## INPUT FOR THIS TASK
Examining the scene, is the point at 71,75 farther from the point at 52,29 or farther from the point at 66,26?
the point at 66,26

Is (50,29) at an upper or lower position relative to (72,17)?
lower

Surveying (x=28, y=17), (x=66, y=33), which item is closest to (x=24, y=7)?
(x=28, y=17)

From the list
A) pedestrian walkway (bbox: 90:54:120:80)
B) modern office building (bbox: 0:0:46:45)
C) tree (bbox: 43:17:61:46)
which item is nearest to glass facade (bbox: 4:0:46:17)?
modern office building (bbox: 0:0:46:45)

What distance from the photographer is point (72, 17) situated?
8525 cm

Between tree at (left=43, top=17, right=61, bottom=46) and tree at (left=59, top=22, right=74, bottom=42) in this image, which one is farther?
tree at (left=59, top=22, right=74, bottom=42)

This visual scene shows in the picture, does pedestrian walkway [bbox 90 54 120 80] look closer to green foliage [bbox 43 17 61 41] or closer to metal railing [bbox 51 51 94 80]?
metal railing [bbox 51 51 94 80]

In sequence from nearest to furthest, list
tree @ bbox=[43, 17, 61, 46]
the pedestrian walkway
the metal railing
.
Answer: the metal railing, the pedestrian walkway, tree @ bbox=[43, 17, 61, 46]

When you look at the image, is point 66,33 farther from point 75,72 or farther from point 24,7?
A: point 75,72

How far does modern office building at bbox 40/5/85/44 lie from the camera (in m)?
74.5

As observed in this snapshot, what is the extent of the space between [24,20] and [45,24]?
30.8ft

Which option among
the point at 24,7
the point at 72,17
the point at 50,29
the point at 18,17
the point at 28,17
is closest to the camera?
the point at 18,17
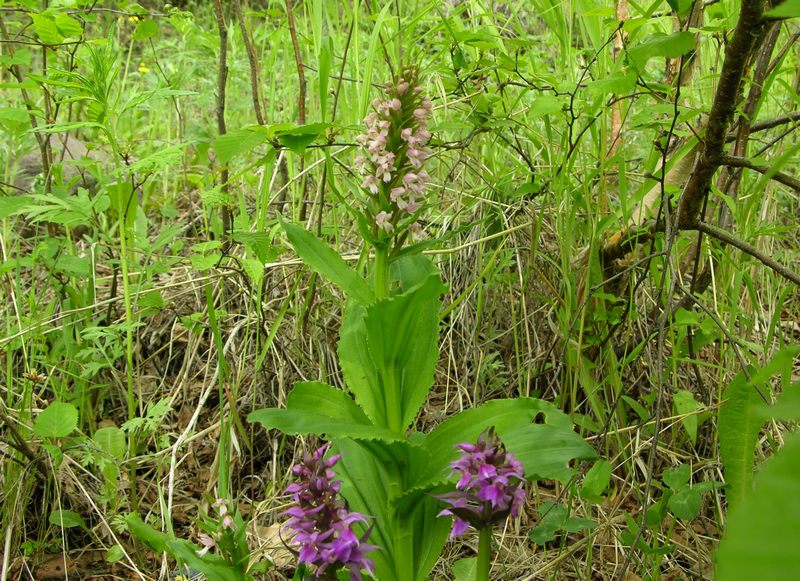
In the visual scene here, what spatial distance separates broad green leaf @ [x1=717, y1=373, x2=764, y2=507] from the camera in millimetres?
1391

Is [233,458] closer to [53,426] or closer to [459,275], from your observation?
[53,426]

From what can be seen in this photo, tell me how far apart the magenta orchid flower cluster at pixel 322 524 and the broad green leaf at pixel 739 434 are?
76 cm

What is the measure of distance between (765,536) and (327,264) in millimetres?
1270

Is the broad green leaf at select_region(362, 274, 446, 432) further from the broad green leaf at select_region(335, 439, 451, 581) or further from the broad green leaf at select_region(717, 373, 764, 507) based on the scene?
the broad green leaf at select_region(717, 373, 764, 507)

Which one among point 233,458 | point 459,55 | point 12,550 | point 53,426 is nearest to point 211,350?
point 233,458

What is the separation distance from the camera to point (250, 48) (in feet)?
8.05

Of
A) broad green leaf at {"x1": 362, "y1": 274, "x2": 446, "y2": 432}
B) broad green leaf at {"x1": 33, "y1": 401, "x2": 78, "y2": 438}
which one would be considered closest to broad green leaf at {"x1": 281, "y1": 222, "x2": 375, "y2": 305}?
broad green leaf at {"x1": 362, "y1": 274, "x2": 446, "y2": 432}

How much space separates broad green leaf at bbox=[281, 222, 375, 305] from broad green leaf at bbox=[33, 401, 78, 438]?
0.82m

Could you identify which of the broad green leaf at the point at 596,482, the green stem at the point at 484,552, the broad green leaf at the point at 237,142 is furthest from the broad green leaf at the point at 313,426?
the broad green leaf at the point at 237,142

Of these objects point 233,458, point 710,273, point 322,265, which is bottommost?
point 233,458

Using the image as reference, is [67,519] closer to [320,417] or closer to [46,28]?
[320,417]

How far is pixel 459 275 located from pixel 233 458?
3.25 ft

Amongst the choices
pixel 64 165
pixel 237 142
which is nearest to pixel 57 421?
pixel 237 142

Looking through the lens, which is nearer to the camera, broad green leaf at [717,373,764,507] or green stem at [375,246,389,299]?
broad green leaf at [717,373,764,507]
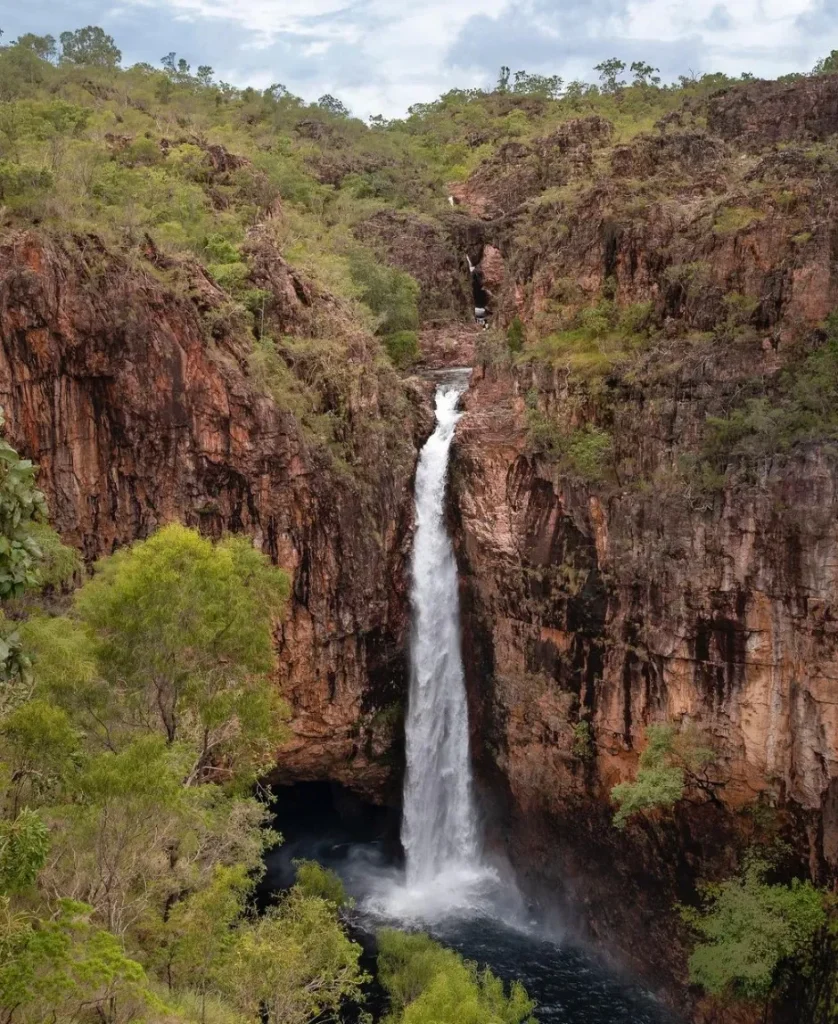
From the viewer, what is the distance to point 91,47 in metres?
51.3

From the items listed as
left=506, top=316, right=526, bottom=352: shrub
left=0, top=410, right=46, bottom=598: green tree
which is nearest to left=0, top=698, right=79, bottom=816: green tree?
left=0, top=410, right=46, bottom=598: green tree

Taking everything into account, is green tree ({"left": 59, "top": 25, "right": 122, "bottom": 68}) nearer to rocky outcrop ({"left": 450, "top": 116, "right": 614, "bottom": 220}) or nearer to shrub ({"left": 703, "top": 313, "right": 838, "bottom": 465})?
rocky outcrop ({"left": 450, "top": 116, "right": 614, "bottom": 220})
==
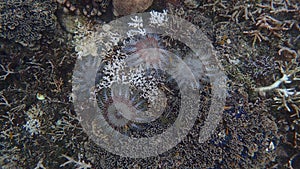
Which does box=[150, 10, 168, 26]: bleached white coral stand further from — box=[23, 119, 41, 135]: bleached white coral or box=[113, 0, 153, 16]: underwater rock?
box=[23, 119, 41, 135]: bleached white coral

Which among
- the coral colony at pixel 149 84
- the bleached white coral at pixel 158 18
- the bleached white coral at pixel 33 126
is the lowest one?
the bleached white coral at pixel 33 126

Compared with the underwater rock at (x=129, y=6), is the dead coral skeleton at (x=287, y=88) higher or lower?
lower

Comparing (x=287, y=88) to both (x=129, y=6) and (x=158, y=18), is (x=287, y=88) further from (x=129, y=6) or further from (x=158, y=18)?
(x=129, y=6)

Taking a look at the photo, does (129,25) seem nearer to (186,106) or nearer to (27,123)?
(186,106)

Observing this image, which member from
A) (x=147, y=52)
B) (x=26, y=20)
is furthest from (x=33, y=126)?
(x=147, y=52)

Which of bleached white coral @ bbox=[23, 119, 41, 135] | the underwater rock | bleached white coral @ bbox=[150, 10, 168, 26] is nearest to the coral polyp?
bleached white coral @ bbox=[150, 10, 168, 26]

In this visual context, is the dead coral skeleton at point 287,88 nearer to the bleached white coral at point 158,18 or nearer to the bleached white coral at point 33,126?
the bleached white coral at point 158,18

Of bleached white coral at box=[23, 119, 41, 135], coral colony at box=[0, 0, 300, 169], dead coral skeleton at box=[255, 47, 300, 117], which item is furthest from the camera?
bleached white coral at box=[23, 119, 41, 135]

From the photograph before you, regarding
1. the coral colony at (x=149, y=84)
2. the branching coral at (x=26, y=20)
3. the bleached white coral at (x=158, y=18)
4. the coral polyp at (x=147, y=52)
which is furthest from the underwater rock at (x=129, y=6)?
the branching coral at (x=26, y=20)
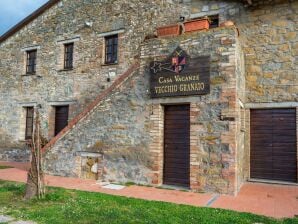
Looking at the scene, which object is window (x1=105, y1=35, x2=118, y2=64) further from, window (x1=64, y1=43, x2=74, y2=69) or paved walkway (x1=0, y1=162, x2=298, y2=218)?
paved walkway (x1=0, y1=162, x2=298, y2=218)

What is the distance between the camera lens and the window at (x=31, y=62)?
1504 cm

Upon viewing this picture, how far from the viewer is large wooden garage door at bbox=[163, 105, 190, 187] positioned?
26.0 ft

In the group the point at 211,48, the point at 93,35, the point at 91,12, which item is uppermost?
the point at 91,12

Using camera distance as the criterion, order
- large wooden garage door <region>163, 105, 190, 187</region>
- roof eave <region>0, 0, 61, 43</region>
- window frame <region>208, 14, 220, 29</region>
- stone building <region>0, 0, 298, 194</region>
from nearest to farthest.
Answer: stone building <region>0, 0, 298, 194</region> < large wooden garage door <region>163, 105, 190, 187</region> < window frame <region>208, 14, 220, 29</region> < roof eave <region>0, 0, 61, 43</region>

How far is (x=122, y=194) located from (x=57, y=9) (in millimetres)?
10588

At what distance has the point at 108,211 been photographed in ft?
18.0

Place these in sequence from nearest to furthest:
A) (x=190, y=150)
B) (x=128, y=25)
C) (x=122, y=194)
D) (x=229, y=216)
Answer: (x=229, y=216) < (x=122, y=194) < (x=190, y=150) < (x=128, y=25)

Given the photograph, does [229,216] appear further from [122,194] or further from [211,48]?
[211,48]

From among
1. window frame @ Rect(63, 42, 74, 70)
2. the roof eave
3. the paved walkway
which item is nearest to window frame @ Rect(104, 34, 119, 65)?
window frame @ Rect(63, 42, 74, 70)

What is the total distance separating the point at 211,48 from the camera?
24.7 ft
* * *
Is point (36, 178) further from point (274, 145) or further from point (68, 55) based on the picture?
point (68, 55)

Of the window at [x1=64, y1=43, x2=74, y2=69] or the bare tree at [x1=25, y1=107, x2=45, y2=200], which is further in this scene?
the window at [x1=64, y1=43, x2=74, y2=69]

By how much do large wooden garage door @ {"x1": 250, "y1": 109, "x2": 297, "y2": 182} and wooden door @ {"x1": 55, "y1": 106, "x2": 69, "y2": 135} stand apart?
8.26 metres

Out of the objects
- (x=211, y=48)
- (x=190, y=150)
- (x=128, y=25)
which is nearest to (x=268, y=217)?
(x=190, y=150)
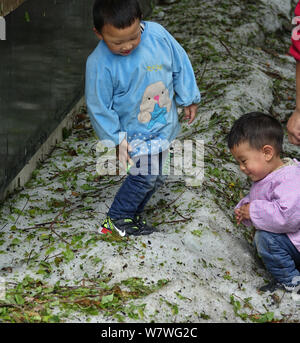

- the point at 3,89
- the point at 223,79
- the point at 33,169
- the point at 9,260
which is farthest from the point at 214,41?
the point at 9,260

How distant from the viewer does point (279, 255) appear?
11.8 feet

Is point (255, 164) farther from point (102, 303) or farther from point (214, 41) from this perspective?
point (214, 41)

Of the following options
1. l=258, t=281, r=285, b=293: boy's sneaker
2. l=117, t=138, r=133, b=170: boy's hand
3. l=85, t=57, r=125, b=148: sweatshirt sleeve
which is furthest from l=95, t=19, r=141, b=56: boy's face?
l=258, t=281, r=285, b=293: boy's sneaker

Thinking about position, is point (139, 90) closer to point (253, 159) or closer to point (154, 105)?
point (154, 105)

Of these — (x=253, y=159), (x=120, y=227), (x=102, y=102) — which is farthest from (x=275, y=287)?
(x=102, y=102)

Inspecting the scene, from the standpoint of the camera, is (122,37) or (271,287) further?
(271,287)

## WHAT THE TASK ASKS
Count the lines in the three blocks above that contain the word "nearer", and reply with the number alone.

## FINISHED TASK
4